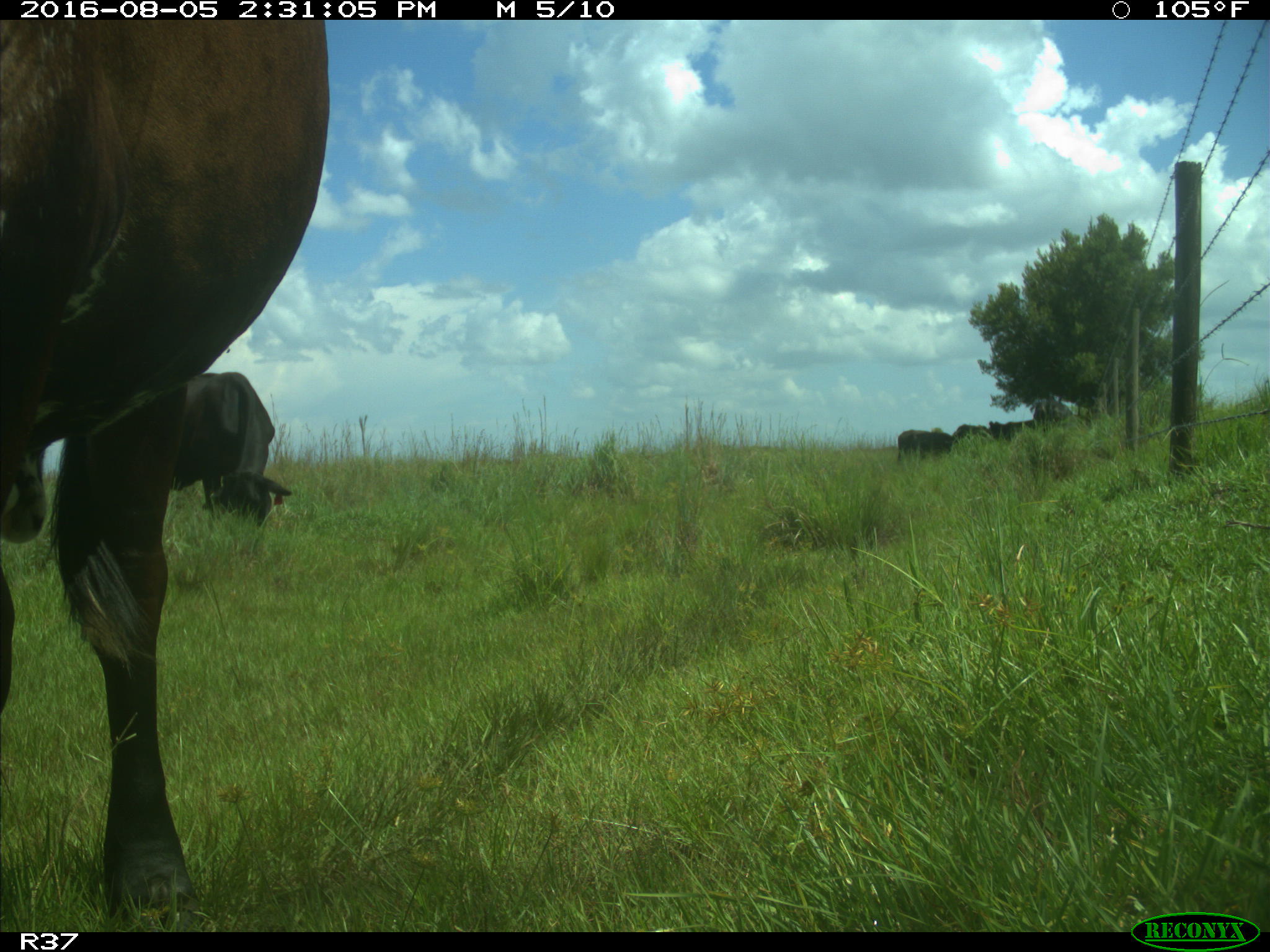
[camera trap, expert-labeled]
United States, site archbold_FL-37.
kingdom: Animalia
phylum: Chordata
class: Mammalia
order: Artiodactyla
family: Bovidae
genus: Bos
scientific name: Bos taurus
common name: domestic cow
Bos taurus (domestic cow).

= = =

§ **PROBLEM TO SOLVE**
Retype, exactly as written, each line from the one containing "class: Mammalia" through the last line of the listing above, and leave out all other lines.

§ **REPLY**
class: Mammalia
order: Artiodactyla
family: Bovidae
genus: Bos
scientific name: Bos taurus
common name: domestic cow
Bos taurus (domestic cow).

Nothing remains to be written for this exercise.